Greg Valliere, chief investment strategist at Horizon Investments, said in an email Thursday that “there are plenty of reasons, we think, for the Fed to skip a rate hike next Wednesday — except for one factor.” That factor is Donald Trump.

“Failure to raise rates [next Wednesday] would be a mild surprise and would lead to inevitable speculation that the central bankers bowed to intense criticism from Donald Trump,” Valliere added. “We don't think Chairman Jay Powell pays much attention to the president, but cynics in the bond market and elsewhere would howl that a stand-pat Fed has become politicized.”

Dutta, however, does not think a Fed pause would harm its credibility and signal to investors that politics are meaningfully influencing its policy decisions.

“Hiking simply because they’ve ‘said they would for a long time’ does not strike us as consistent with data dependence,” Dutta writes. “Credibility is established as the Fed shows a willingness to change its views as conditions in the economy and markets evolve.”

We are most sympathetic to Dutta’s view of the Fed’s credibility.

Saying that the Fed can or cannot make a policy decision based on whether the president is likely to approve of that decision creates a circular logic wherein neither decision allows the Fed to be independent.

Raise rates to actively ignore Trump, and the Fed is political; pause rate hikes to appease Trump, the Fed is also political. This line of thinking simply reveals whatever it is someone wants it to say about Fed policy, rendering the argument meaningless.

The Fed’s political independence is also less about how it sets monetary policy than it is about how it interprets the data that inform that policy.

The Fed’s credibility and independence does not hinge on how it responds to the president because it does not have to respond to the president. That is Larry Kudlow’s job. Because unlike Kudlow— who has argued the federal budget deficit is decreasing even though it is not and insists growth will overcome debt increases — the Fed does not have to spin economic data points to fit a preconceived view of any administration’s economic policies.

And it is because of what the incoming data have told the Fed about the economy since its September meeting that the case for not moving next week is being made.

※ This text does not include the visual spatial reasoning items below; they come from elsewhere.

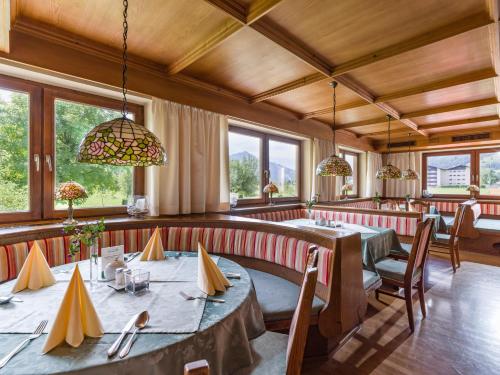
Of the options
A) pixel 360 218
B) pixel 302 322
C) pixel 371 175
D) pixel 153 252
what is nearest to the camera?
pixel 302 322

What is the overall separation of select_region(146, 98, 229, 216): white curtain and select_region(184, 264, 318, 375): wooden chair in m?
1.87

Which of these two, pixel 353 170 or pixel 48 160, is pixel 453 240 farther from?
pixel 48 160

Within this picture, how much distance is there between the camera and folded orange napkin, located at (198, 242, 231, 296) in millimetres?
1233

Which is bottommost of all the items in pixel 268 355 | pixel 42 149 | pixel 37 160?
pixel 268 355

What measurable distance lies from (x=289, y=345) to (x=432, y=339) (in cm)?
174

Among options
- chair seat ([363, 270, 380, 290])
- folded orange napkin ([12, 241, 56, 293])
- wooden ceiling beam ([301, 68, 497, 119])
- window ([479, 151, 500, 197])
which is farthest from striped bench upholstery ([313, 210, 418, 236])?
window ([479, 151, 500, 197])

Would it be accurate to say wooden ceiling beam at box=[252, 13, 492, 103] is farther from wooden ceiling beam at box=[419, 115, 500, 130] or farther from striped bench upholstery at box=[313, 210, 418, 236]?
wooden ceiling beam at box=[419, 115, 500, 130]

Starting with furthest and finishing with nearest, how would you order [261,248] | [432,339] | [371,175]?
[371,175]
[261,248]
[432,339]

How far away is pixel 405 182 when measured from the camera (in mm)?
6770

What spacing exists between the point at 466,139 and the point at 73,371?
24.1 ft

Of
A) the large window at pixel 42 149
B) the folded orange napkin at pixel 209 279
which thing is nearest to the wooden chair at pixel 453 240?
the folded orange napkin at pixel 209 279

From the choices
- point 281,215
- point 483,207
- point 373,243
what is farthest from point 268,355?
point 483,207

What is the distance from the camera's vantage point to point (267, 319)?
1621 mm

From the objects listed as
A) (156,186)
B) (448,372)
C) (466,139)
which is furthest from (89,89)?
(466,139)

Now, the market is still telling you the Fed is going to move next week.

According to data from the CME Group, there is a roughly 80% chance the Fed will raise rates next week. Which as far as market pricing is concerned means next week is a done deal.

The Fed’s dot plot forecast of rate hikes next year is likely to be the main event. In September, this forecast indicated the FOMC was split between calling for two or three rate hikes in 2019. A downward shift in the dots would likely be the market mover next week if indeed the path of rate hikes is pared down.

As we shift into this new phase for the Fed — a phase where fewer rate increases are being called for by the Fed’s forecast and the end of this rate-hiking cycle comes into view — there will be increasing noise about whether Trump is meddling in the Fed’s affairs. But as is the case with almost all discussions about the president, what you think is going on says more about you than it does about whatever is happening.

So those who intend to argue in the year ahead that the Fed is being pushed around by Trump, or that the Fed is pushing back against Trump, were inclined to think that anyway. And thus miss the mark when it comes to understanding what the Fed is doing and why.